- [Your task]
Leave out the pictures and transcribe the rest of the records exactly.

[Stored dataset items]
◆ ◆ ◆

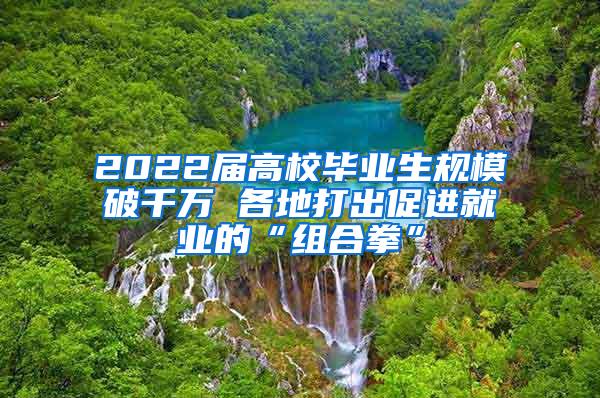 2022届高校毕业生规模破千万 各地打出促进就业的“组合拳”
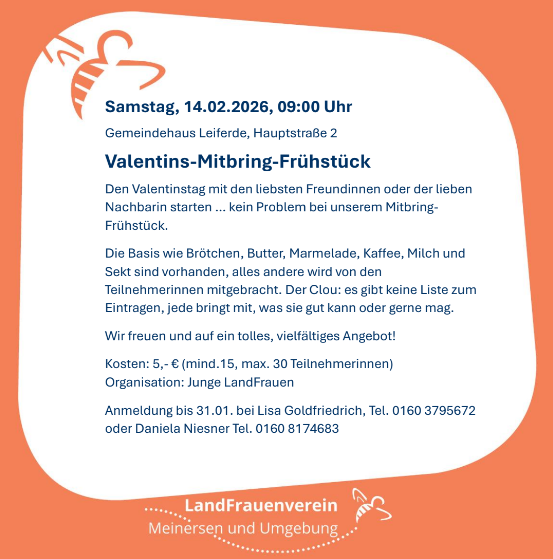 Samstag, 14.02.2026, 09:00 Uhr

Gemeindehaus Leiferde, Hauptstraße 2

Valentins-Mitbring-Frühstück

Den Valentinstag mit den liebsten Freundinnen oder der lieben Nachbarin starten ... kein Problem bei unserem Mitbring-Frühstück.

Die Basis wie Brötchen, Butter, Marmelade, Kaffee, Milch und Sekt sind vorhanden, alles andere wird von den Teilnehmerinnen mitgebracht. Der Clou: es gibt keine Liste zum Eintragen, jede bringt mit, was sie gut kann oder gerne mag.

Wir freuen und auf ein tolles, vielfältiges Angebot!

Kosten: 5,- € (mind.15, max. 30 Teilnehmerinnen)
Organisation: Junge LandFrauen

Anmeldung bis 31.01. bei Lisa Goldfriedrich, Tel. 0160 3795672 oder Daniela Niesner Tel. 0160 8174683

LandFrauenverein
Meinersen und Umgebung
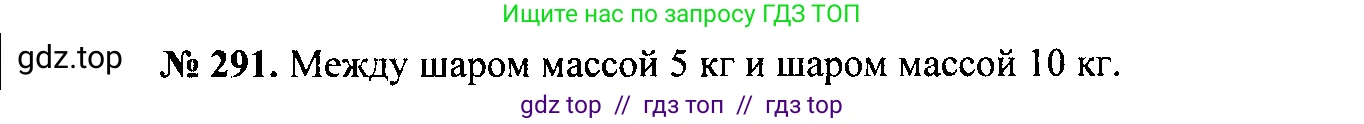 Ищите нас по запросу ГДЗ ТОП

gdz.top

№ 291. Между шаром массой 5 кг и шаром массой 10 кг.

gdz top // гдз топ // гдз top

◆ ◆ ◆

- [Response for this exercise]
 2022届高校毕业生规模破千万 各地打出促进就业的“组合拳”
 Samstag, 14.02.2026, 09:00 Uhr

Gemeindehaus Leiferde, Hauptstraße 2

Valentins-Mitbring-Frühstück

Den Valentinstag mit den liebsten Freundinnen oder der lieben Nachbarin starten ... kein Problem bei unserem Mitbring-Frühstück.

Die Basis wie Brötchen, Butter, Marmelade, Kaffee, Milch und Sekt sind vorhanden, alles andere wird von den Teilnehmerinnen mitgebracht. Der Clou: es gibt keine Liste zum Eintragen, jede bringt mit, was sie gut kann oder gerne mag.

Wir freuen und auf ein tolles, vielfältiges Angebot!

Kosten: 5,- € (mind.15, max. 30 Teilnehmerinnen)
Organisation: Junge LandFrauen

Anmeldung bis 31.01. bei Lisa Goldfriedrich, Tel. 0160 3795672 oder Daniela Niesner Tel. 0160 8174683

LandFrauenverein
Meinersen und Umgebung
 Ищите нас по запросу ГДЗ ТОП

gdz.top

№ 291. Между шаром массой 5 кг и шаром массой 10 кг.

gdz top // гдз топ // гдз top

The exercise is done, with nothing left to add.